Let’s take a closer look at the previous example. The very first method you will always call when constructing a state machine, is stateMachine(). This returns a mutable StateMachine.Builder that can be used to configure all properties of a state machine. Here, we’re adding a comment describing the purpose of the state machine, indicating the initial state via the startAt() method, and defining that state via the state() method. Each state machine must have at least one state in it and must have a valid path to a terminal state (that is, a state that causes the state machine to end). In this example, we have a single TaskState (configured via the taskState() method) that also serves as the terminal state via the End transition (configured by transition(end()) ).

Once you configure a state machine to your liking, you can call the build() method on the StateMachineBuilder to produce an immutable StateMachine object.
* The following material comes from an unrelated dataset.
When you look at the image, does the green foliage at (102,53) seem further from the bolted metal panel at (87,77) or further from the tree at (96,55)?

This object can then be transformed into JSON (see toJson() and toPrettyJson()) or it can be passed directly to the CreateStateMachine API in the Java SDK (see below).

The following creates the state machine (created previously) via the service client. The definition() method can take either the raw JSON or a StateMachine object. For more information about getting started with the Java SDK, see our AWS Java Developer Guide.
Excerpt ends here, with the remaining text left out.